- Required action:
Answer these questions from the article on Occupy Wall Street hiring an accountant:
1. How much money does the group say it still has on hand?
2. What was the accounting group's former name, and why was it changed?
3. What share of donations does the Alliance for Global Justice keep?

[Opening Given text section]

Occupy Wall Street Looks To Hire Accountant

Will Guy Fawkes don green eyeshades? "It's going to be a really hard sell," Strekal admits.

The protest movement Occupy Wall Street, in a nod to institutional realities, is interviewing for the most mundane of jobs: An accountant.

The OWS Accounting Working Group has interviewed four candidates to oversee its finances, members of the group told BuzzFeed Tuesday, and the accounting committee has scheduled a meeting tonight to discuss options. But the decision still has to get past the General Assembly, Occupy's central decision-making body -- and the hire might be a departure from the movement's decentralized, anti-authoritarian style.

Occupy's fundraising surged amid national attention last fall, bringing in more than half a million dollars. While donations have slowed to a trickle, the group says it still has about $230,000 on hand, as well as a new $100,000 bail fund for jailed protesters. OWS has also faced frequent squabbles over money -- drummers at one point demanded $8,000 for their efforts, for instance. The accountant would be Occupy's first employee, though they've brought on CPA's for short-term pro bono jobs in the past. The group has so far interviewed four prospective bookkeepers, said a working group member, Haywood Carey.

Complying with tax law, of course, is one of the most basic nods to the existing power structure, and the move will be seen by some in Occupy's ranks as at odds with its anti-establishment ethos. The Accounting group expects to face heavy resistance from OWS at large, which is at this point more of a loose collection of separate groups than a cohesive organization. But under the rules of the General Assembly, consensus must be reached in order for the accountant proposal to go through.

"It's going to be a really hard sell," said Justin Strekal, another member of the accounting group (which recently changed its name from Finance to avoid any association with big banks). "A lot of people believe that people will just donate their time. We've had a bookkeeper walk away, and we'd really like to have someone with accountability."

Media team member Jeff Smith said the hire will "remove any issues of transparency by just kind of paying someone to do it, like an independent auditor in a way." He said that the specifics of the position hadn't been worked out -- it might be a full-time bookkeeper plus a part-time accountant, for example. Accounting working group member Haywood Carey told BuzzFeed that the job would be more of a regular paid consulting post.

Occupy Wall Street manages its budget through a "fiscal sponsorship" agreement with the Alliance for Global Justice, a non-profit based in D.C. that sponsors a number of other activist groups and charities, and has its roots in the ideological struggles over Latin American politics in the 1980s. The alliance extends its tax-exempt 501(c)3 non profit status to Occupy; donations go to the Alliance, which takes a hefty seven-percent cut and then transfers the funds to OWS accounts.

[Closing Given text section]
[Opening Records provided section]

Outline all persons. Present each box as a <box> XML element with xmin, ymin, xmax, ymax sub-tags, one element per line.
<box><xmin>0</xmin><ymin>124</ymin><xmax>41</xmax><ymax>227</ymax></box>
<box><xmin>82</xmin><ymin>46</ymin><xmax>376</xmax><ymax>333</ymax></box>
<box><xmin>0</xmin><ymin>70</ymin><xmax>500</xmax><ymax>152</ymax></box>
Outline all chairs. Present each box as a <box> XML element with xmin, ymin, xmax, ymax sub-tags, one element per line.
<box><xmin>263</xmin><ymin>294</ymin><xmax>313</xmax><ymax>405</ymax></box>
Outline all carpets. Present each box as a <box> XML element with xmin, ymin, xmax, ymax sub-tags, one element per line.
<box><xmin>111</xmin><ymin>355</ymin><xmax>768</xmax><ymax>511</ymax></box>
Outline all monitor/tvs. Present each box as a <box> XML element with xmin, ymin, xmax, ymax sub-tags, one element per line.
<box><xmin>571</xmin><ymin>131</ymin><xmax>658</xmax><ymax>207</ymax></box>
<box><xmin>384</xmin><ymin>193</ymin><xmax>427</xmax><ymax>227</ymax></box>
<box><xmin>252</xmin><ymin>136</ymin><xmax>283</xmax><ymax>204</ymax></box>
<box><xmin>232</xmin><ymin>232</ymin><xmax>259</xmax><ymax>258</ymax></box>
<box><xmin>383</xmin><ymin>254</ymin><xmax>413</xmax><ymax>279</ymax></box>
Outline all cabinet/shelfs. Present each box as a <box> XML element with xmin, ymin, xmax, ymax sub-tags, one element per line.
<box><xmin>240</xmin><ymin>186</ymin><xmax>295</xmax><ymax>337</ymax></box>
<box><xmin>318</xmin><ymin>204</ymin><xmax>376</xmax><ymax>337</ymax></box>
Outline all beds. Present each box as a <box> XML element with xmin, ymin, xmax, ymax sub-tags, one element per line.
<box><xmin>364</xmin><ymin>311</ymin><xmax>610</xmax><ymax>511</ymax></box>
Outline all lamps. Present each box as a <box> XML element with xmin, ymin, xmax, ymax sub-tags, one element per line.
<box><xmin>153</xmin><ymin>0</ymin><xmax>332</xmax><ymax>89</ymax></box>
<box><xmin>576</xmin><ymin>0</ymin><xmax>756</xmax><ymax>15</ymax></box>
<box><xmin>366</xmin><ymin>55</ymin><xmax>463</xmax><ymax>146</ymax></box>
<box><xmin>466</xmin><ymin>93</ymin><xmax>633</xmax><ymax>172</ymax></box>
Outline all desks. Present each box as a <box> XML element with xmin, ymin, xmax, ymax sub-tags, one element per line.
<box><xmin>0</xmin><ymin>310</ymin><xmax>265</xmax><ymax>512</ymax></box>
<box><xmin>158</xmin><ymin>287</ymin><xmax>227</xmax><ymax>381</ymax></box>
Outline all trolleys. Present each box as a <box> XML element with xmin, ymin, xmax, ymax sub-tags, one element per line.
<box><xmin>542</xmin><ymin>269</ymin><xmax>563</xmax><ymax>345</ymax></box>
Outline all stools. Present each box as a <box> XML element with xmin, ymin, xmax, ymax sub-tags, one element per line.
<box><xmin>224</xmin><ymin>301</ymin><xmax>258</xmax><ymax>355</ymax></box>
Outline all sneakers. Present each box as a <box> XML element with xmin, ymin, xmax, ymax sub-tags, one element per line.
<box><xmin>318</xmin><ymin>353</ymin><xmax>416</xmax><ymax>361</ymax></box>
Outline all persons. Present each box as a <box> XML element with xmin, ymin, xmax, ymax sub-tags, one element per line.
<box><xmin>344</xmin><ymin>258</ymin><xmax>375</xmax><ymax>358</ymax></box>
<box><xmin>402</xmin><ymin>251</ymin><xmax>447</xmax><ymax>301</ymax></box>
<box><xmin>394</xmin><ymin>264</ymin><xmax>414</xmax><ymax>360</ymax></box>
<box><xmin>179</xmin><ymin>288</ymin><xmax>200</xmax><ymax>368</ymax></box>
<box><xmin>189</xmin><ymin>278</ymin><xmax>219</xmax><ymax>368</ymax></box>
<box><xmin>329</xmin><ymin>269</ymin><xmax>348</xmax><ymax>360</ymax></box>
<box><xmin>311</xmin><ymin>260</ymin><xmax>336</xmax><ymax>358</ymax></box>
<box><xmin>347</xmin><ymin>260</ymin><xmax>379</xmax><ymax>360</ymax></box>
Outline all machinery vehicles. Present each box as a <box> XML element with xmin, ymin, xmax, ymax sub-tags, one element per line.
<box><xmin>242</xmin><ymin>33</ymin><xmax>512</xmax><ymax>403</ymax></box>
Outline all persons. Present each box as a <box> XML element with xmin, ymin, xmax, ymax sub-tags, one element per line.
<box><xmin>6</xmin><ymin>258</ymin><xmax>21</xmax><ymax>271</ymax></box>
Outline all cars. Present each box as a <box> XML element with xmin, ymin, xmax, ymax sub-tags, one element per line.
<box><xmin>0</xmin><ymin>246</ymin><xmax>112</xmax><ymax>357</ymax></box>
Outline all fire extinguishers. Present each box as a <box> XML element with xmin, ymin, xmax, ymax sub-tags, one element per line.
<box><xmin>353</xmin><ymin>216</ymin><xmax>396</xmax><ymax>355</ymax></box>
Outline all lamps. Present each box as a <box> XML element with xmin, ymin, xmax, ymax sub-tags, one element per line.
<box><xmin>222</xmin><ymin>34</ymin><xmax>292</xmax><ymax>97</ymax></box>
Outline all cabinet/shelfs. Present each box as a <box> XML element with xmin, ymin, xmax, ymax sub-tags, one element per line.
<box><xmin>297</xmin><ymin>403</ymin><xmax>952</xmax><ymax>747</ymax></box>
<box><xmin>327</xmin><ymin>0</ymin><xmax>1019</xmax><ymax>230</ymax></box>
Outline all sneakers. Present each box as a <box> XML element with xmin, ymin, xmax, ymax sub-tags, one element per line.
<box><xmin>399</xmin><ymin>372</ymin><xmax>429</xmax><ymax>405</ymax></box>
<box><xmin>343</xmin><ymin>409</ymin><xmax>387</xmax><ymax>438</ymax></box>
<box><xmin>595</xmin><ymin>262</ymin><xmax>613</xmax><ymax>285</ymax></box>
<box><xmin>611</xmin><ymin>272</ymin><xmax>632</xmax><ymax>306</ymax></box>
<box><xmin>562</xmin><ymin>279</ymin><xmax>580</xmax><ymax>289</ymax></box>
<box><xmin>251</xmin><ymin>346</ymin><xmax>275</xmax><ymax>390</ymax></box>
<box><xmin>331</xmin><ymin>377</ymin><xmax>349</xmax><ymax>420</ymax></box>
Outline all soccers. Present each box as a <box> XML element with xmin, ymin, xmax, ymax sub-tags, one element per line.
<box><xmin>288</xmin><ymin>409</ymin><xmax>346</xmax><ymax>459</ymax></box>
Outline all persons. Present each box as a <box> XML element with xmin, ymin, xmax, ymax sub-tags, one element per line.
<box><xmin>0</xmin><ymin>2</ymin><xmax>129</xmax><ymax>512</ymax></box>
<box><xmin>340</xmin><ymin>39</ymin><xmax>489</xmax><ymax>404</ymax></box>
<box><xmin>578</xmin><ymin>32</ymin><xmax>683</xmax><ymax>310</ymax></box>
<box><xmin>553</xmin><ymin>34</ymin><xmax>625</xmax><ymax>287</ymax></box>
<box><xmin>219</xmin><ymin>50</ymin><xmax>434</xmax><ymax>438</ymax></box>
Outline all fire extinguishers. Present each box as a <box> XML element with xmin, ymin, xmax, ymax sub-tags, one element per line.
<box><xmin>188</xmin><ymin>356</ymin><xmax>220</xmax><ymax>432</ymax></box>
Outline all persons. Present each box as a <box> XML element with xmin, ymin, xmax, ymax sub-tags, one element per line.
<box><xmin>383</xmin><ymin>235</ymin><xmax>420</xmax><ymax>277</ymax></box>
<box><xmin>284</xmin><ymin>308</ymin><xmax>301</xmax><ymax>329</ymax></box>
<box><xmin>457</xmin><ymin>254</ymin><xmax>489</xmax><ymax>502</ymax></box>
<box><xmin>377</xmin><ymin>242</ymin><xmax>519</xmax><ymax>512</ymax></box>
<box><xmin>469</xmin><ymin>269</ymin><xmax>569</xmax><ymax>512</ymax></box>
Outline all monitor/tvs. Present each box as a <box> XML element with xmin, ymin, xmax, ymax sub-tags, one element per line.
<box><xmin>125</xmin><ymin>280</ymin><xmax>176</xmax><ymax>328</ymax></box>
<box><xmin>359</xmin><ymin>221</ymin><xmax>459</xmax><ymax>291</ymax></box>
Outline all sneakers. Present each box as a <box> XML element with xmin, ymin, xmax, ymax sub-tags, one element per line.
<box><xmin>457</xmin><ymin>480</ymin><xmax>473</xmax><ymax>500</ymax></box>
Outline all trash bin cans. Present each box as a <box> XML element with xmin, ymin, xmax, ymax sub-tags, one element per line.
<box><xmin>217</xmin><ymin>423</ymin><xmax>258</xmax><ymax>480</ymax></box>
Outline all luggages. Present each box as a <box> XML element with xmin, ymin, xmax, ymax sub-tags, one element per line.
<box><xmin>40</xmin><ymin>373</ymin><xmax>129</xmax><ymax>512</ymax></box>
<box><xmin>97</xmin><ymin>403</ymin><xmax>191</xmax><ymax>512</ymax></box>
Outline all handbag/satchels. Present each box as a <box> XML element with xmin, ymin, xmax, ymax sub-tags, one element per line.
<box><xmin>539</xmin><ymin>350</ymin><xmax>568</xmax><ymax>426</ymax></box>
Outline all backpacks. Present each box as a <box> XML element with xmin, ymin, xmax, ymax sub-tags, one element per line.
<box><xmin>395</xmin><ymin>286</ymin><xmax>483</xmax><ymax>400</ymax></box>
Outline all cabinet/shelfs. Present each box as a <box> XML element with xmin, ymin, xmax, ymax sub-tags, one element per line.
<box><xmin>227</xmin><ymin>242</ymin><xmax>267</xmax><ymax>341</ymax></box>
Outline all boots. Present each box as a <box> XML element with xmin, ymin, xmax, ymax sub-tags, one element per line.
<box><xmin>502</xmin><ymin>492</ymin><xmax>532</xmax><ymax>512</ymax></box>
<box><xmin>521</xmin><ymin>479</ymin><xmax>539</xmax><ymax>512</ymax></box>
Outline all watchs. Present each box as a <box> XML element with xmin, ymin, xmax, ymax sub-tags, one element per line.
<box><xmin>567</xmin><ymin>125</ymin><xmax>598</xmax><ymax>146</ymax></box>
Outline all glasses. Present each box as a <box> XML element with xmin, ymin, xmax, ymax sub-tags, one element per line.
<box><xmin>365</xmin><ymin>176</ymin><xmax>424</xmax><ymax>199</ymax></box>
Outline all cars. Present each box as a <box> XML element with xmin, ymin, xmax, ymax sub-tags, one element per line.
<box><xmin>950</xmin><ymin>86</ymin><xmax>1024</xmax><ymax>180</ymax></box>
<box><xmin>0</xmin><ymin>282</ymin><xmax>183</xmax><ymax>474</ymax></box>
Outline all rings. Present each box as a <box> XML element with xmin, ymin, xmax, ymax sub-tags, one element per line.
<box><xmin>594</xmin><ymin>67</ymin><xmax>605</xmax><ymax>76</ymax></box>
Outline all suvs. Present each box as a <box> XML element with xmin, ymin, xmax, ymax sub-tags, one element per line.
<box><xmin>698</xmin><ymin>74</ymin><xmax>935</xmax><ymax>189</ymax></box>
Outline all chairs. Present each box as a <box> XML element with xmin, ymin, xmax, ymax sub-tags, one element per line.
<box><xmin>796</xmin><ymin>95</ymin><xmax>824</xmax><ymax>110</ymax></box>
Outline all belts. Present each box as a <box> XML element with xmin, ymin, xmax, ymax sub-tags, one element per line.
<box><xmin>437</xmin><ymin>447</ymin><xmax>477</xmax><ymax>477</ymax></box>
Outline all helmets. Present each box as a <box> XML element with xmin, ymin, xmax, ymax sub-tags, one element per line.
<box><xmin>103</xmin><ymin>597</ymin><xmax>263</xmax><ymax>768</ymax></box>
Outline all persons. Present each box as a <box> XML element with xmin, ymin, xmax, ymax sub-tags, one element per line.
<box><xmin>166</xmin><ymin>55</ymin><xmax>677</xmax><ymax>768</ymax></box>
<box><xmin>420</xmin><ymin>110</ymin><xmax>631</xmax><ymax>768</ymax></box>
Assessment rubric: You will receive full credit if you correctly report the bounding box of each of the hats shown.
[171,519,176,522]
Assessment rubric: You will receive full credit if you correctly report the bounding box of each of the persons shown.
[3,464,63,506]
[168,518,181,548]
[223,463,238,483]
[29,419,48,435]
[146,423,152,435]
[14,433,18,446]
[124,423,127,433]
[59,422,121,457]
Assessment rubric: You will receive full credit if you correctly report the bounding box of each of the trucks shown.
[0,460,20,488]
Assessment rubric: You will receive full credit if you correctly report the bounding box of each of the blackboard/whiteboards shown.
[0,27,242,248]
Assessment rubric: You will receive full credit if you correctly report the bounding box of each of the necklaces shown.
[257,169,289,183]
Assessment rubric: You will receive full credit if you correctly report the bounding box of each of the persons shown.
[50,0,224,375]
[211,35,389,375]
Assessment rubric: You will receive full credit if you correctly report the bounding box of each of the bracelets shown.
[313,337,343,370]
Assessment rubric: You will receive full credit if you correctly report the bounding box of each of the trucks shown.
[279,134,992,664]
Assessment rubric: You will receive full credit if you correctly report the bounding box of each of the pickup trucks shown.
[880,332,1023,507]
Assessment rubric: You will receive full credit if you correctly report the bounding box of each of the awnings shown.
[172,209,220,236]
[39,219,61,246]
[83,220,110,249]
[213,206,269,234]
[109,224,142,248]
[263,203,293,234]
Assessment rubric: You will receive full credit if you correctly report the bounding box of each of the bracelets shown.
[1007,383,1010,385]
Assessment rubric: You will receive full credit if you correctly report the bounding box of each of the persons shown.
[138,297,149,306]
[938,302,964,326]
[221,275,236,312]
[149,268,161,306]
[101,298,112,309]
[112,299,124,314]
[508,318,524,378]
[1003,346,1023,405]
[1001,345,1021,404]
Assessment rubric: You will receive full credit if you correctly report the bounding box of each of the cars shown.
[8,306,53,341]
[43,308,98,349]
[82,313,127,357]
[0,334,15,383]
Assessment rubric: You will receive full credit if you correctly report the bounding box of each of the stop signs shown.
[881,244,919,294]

[Closing Records provided section]

- Output of the task:
1. About $230,000, plus a new $100,000 bail fund for jailed protesters.
2. It was called Finance, and the name was changed to avoid any association with big banks.
3. Seven percent.